Fuzzy II(*) -- The state of the art
As the number of installations of high level kiln control (Fuzzy and others) increased, the results fell into one of three categories:
* Highly successful -- exceeded expectations * Successful -- met expectations * Marginal -- did not meet expectations. The marginal cases, while very much in the minority, are of most concern as they offer clear examples where the control technique could be improved. In examining these cases, several different reasons for the marginal performance emerged:
* Controller not suited to the task -- |simple solutions' * Controller not implemented properly * Plant conditions changed after controller implemented * Controller not supported by plant people * Plant presented difficult or unusual problems.
The first two reasons were not frequently found with Fuzzy systems. The final three indicated improvements should take two different directions -- make the controller simpler to increase support from plant people; make the controller more complex to allow it to handle more difficult situations.
As development work continued to improve the controller and meet these conflicting requirements, a new generation of controller was developed: Fuzzy II.

--- Records from a dataset ---
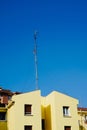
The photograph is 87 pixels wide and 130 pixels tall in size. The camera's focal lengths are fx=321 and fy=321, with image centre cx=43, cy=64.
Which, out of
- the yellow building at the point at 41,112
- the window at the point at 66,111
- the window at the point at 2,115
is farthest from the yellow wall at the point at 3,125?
the window at the point at 66,111

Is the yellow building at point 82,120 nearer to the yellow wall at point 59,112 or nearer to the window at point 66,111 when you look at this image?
the yellow wall at point 59,112

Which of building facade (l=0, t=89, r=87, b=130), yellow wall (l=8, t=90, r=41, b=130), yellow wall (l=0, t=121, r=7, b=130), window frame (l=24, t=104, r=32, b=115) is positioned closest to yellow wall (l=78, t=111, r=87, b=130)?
building facade (l=0, t=89, r=87, b=130)

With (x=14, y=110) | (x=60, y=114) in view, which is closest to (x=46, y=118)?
(x=60, y=114)

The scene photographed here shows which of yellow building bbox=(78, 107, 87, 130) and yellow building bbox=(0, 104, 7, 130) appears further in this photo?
yellow building bbox=(78, 107, 87, 130)

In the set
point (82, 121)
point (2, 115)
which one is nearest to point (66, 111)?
point (82, 121)

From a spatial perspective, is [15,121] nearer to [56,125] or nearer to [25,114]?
[25,114]

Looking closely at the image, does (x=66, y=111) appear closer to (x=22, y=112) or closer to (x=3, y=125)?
(x=22, y=112)

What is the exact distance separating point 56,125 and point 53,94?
4.92 metres

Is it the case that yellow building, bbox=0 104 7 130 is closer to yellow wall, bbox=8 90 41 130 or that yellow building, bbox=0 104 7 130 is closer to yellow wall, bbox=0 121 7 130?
yellow wall, bbox=0 121 7 130

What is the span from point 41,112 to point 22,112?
4.91m

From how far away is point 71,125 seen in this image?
1999 inches

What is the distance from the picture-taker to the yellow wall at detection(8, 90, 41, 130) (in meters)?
47.5

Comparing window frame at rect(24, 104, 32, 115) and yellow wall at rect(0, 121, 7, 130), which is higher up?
window frame at rect(24, 104, 32, 115)

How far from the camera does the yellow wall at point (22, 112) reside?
47.5 metres
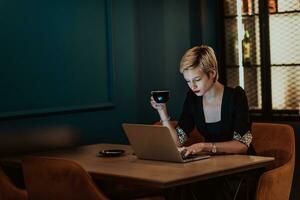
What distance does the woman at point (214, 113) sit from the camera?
3.33 metres

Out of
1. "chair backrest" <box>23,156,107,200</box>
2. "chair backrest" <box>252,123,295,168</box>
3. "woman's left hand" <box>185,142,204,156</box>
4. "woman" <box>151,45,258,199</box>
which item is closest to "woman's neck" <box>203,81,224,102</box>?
"woman" <box>151,45,258,199</box>

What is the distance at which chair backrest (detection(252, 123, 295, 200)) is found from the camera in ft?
10.2

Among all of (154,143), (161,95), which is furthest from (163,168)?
(161,95)

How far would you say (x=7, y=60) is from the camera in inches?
155

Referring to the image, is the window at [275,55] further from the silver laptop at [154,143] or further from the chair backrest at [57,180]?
the chair backrest at [57,180]

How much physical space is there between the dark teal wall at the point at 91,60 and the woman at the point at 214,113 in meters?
0.98

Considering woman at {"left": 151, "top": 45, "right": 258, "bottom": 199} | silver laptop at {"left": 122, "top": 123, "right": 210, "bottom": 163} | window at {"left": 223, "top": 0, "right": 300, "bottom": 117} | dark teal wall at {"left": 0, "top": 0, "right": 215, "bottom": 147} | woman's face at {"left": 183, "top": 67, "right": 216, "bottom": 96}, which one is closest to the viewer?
silver laptop at {"left": 122, "top": 123, "right": 210, "bottom": 163}

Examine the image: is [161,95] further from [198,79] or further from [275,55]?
[275,55]

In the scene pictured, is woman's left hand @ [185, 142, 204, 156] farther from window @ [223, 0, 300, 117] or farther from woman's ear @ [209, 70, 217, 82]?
window @ [223, 0, 300, 117]

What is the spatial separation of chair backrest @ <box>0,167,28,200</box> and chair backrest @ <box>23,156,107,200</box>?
0.37m

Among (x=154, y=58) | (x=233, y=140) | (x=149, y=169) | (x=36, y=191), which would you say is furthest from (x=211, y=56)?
(x=154, y=58)

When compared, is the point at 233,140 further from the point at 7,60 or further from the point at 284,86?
the point at 284,86

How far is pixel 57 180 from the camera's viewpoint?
2.81 m

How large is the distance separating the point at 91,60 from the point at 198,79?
134cm
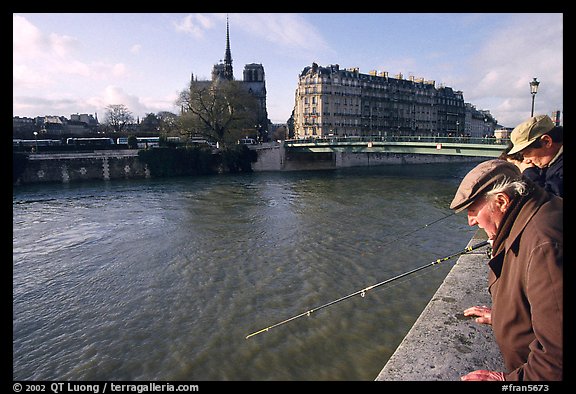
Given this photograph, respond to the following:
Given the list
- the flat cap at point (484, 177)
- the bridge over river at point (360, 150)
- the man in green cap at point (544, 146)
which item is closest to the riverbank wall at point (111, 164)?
the bridge over river at point (360, 150)

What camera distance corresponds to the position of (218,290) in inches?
365

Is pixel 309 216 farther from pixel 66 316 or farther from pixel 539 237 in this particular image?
pixel 539 237

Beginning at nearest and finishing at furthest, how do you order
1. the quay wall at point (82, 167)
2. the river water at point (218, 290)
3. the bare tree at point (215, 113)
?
the river water at point (218, 290), the quay wall at point (82, 167), the bare tree at point (215, 113)

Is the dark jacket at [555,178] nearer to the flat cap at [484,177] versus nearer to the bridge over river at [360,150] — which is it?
the flat cap at [484,177]

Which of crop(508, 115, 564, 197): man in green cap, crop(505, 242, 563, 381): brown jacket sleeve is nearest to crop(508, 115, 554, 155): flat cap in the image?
crop(508, 115, 564, 197): man in green cap

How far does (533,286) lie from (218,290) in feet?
27.0

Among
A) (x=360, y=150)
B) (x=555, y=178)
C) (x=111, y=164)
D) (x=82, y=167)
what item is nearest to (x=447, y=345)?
(x=555, y=178)

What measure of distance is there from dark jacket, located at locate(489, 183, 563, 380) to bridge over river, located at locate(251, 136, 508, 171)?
28.6 meters

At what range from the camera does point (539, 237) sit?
186 centimetres

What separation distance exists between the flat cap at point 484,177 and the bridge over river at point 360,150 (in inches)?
1125

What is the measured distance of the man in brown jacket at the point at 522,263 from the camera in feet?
6.01

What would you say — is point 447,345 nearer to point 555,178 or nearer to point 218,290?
point 555,178
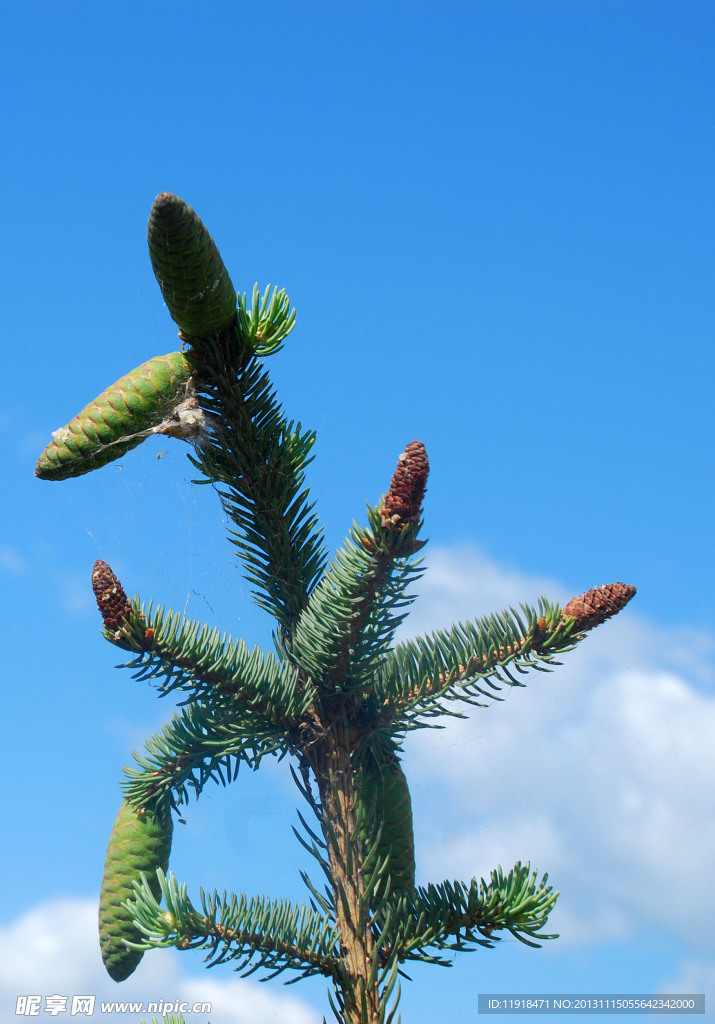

--- Required tasks ---
1 - Answer these questions using the kiln control text:
(a) What are the three categories that installation results fell into?
(b) Which reasons for marginal performance were not frequently found with Fuzzy systems?
(c) What was the new generation of controller called?
2 - List every reason for marginal performance that the kiln control text gives.
3 - Write the next part of the kiln control text, picking up after its last sentence about the development of Fuzzy II.

--- Responses in order ---
1 -
(a) Highly successful (exceeded expectations), successful (met expectations), and marginal (did not meet expectations).
(b) The first two: the controller not suited to the task, and the controller not implemented properly.
(c) Fuzzy II.

2 -
- Controller not suited to the task ("simple solutions")
- Controller not implemented properly
- Plant conditions changed after controller implemented
- Controller not supported by plant people
- Plant presented difficult or unusual problems

3 -
Objectives and priority management
A fresh look at the control problem indicated a successful plant operation is driven by a series of objectives, sometimes conflicting, and prioritised at different levels of plant staff. Successful management of the plant equals successful management of these priorities.
Most high-level control systems, including the first Fuzzy systems, are based on implementing a series of control rules, either by direct programming or a rule-block interpreter. The collection of rules and program instructions for a particular application has been termed the control strategy. Fuzzy II also includes both rule-block definition and direct programming facilities, but more importantly it includes a priority management design tool to enable advanced control strategies to be developed and easily maintained.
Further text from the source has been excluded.